Introduction: Periostin plays an important role in the development of chronic rhinosinusitis (CRS) with nasal polyp (CRSwNP). Glucocorticoids (GCs) are anti-inflammatory drugs used to treat CRS. However, the mechanism for inhibiting periostin-induced tissue remodeling is still unclear. We investigate the expression of periostin, α-SMA, and extracellular matrix (ECM) components in sinonasal tissues and to evaluate the inhibitory mechanism of GCs in sinonasal fibroblast and mucosa.

Methods: We measured the expression of periostin, α-SMA and ECM components (fibronectin, collagen type 1) in sinonasal tissues. Correlation of CRS severity (Lund-Mackey score) and periostin expression level was evaluated. Fibroblasts and ex vivo culture of the inferior turbinate were used to investigate the effects of GCs on periostin-induced regulation using real-time PCR, western blot, and immunostaining. Wound healing, transwell invasion, and collagen gel contraction were performed to evaluate migration and collagen contraction.

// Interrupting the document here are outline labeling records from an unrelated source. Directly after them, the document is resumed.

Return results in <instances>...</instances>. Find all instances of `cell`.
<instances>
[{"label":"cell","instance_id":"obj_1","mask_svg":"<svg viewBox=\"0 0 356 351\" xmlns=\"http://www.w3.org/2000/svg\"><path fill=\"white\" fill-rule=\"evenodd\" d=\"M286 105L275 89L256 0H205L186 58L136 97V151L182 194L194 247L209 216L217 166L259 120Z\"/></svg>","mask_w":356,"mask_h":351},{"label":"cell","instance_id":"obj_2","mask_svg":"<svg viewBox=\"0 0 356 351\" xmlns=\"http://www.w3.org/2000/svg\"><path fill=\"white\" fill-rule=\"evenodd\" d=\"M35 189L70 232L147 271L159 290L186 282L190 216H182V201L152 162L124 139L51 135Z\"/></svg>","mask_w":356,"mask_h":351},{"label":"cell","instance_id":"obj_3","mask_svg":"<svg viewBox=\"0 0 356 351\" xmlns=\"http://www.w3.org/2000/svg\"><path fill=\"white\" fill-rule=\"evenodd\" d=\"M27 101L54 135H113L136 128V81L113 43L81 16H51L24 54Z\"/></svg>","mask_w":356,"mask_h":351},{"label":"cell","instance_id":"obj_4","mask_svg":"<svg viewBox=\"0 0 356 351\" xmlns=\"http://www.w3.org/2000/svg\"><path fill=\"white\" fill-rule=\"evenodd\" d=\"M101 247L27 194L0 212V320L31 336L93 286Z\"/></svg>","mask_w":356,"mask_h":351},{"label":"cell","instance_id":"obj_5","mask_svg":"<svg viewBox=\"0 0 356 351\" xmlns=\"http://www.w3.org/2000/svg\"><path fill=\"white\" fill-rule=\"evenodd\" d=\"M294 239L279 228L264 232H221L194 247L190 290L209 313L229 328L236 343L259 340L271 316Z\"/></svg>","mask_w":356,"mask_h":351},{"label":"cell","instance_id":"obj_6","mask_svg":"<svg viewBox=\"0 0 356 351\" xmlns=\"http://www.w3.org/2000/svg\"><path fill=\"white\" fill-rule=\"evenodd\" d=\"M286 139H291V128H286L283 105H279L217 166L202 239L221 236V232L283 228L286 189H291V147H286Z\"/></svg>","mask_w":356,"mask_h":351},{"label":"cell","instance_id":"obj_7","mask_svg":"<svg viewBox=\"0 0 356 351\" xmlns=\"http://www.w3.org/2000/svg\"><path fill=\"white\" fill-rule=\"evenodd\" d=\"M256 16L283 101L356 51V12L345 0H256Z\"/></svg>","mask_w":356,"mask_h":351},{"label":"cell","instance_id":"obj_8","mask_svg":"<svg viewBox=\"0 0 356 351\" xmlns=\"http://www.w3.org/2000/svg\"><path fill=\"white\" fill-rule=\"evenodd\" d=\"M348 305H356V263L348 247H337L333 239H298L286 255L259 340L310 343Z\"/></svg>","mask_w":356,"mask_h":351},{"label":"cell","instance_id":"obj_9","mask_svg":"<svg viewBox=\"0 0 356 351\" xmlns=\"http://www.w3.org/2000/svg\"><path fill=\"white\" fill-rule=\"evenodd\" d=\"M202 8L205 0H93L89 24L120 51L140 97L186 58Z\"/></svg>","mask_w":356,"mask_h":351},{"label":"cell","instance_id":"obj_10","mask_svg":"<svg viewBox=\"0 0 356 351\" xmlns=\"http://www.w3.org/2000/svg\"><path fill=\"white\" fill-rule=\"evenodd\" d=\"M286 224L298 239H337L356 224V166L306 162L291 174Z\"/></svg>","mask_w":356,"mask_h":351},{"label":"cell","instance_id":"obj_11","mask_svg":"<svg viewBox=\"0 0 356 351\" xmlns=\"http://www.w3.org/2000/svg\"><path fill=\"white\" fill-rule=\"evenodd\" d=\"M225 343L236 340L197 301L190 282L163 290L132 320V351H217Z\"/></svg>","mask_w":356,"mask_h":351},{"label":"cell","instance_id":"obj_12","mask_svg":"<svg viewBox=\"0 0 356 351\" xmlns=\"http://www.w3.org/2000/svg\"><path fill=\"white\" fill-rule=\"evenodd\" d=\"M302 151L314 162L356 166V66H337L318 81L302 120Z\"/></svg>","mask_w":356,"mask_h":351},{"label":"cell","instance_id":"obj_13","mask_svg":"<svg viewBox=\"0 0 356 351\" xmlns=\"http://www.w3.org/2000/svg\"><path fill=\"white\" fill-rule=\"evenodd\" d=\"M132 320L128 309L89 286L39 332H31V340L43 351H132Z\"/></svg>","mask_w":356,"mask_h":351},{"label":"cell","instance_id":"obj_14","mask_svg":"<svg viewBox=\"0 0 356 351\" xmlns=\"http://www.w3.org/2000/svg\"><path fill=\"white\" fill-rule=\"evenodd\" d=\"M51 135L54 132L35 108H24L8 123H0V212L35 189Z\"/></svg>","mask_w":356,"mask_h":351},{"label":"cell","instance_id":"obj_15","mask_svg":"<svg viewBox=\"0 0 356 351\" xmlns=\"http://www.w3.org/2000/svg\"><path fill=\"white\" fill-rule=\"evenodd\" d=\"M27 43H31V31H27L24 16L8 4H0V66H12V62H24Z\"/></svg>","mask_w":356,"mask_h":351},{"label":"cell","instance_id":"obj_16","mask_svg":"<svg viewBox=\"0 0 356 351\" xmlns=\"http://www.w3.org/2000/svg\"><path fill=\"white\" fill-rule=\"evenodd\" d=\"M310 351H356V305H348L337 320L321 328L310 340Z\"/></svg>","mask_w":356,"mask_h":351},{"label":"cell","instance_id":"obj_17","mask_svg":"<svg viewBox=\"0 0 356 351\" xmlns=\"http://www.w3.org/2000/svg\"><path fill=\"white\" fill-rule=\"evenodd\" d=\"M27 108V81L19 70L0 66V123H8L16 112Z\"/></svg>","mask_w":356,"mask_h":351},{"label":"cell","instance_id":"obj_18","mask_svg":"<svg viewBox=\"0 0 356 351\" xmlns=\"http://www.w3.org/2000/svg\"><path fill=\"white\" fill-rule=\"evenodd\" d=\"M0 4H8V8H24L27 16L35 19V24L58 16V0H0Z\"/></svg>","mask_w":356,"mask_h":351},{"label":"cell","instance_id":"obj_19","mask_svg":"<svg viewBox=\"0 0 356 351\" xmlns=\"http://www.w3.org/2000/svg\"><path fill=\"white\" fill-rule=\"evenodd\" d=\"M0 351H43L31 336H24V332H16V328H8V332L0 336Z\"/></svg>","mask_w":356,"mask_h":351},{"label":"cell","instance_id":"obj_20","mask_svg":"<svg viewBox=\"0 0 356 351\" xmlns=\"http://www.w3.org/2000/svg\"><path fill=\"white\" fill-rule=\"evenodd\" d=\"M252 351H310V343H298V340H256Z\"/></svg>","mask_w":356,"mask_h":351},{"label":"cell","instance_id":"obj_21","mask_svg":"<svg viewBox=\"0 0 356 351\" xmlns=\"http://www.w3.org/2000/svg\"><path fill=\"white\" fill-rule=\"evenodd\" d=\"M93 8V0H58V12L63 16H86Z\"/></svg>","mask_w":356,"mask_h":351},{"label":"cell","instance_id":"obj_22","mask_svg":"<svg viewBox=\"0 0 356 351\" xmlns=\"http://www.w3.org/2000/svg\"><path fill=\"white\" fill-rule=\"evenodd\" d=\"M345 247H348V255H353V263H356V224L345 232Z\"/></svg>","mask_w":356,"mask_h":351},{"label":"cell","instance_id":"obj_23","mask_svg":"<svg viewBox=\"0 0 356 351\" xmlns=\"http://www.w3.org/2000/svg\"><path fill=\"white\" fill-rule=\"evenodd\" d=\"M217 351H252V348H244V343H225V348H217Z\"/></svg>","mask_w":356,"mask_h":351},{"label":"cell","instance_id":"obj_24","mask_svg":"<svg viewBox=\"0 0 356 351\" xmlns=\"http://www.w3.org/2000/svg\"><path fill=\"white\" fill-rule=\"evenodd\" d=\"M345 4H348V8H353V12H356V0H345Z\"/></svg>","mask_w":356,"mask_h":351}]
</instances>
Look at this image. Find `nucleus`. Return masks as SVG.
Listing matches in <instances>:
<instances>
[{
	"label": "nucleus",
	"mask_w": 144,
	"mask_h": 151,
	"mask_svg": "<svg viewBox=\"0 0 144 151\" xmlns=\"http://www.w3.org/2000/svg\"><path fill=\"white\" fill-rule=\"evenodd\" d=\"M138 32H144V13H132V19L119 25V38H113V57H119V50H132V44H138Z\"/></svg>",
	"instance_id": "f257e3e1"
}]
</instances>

Results: Periostin was highly expressed in eosinophilic CRSwNP and correlated with the Lund-Mackay score. In sinonasal fibroblasts, periostin increased tissue remodeling-related protein expression. GCs suppressed the expression of periostin. In addition, periostin induced activation of Src/AKT/mTOR, which was inhibited by GCs. GCs also inhibited periostin-induced fbroblast migration, invasion, and collagen gel contraction.

Conclusions: These results suggest that GCs are therapeutic agents for CRSwNP by inhibiting tissue remodeling through the inhibitory effect on Src/Akt/mTOR signaling pathway.